| Request |
Copy out the section of the entries that opens with the line containing "Out of the objects" and closes with the line containing "which is nearest", including both of those lines, reproducing every character as it appears.

## BEGIN Extracted entries

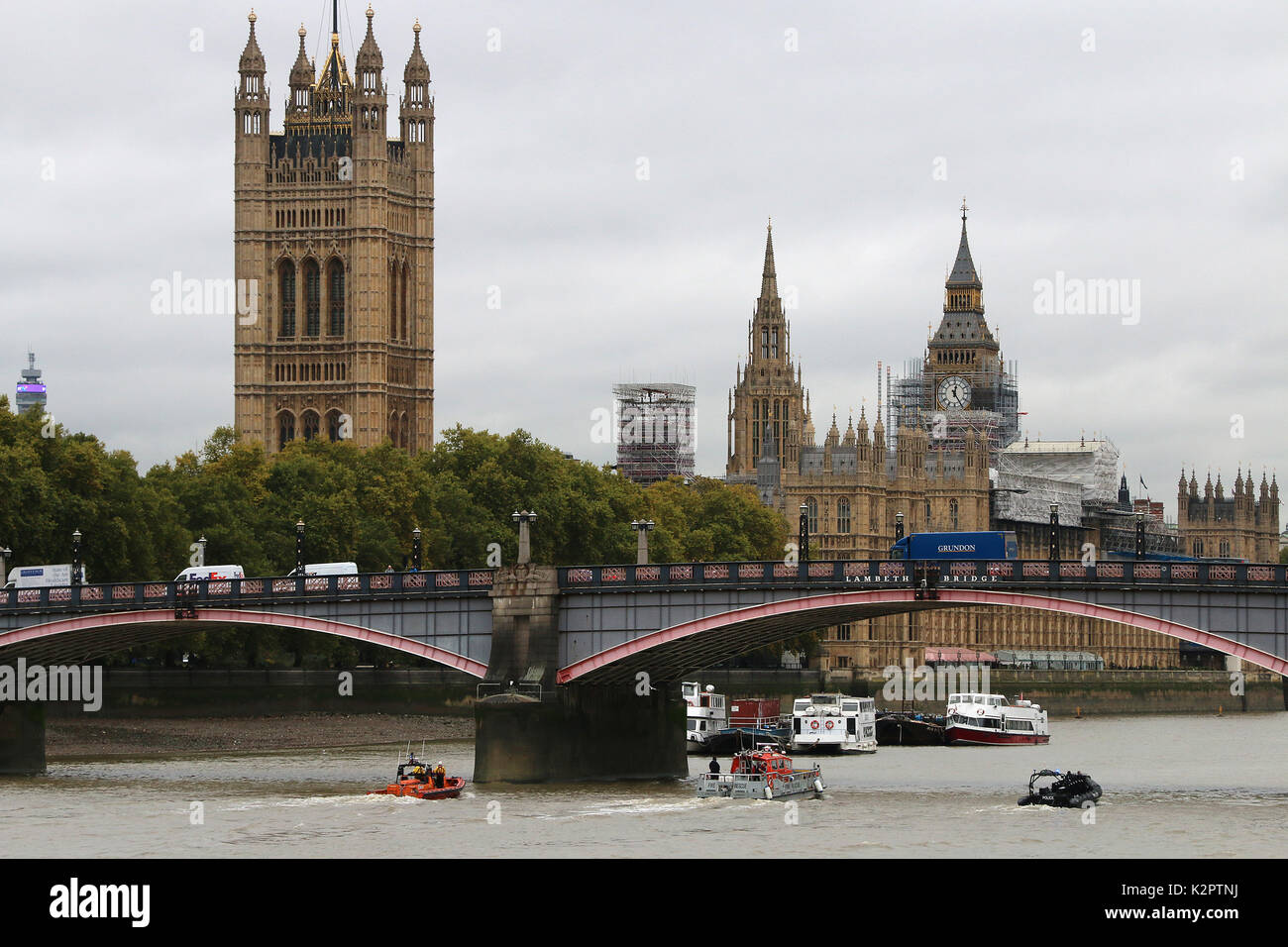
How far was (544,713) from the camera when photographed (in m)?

## END Extracted entries
## BEGIN Extracted entries

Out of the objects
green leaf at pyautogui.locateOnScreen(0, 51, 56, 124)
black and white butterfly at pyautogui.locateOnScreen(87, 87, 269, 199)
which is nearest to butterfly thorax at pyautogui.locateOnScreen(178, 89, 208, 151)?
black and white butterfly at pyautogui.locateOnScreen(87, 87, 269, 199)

## END Extracted entries
## BEGIN Extracted entries

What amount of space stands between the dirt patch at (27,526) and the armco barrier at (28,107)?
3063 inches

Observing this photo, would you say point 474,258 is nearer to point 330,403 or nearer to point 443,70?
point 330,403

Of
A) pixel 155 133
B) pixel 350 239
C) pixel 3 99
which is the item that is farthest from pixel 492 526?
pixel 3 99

## END Extracted entries

| Answer for the task |
Out of the objects
green leaf at pyautogui.locateOnScreen(0, 51, 56, 124)
black and white butterfly at pyautogui.locateOnScreen(87, 87, 269, 199)
which is nearest to butterfly thorax at pyautogui.locateOnScreen(178, 89, 208, 151)?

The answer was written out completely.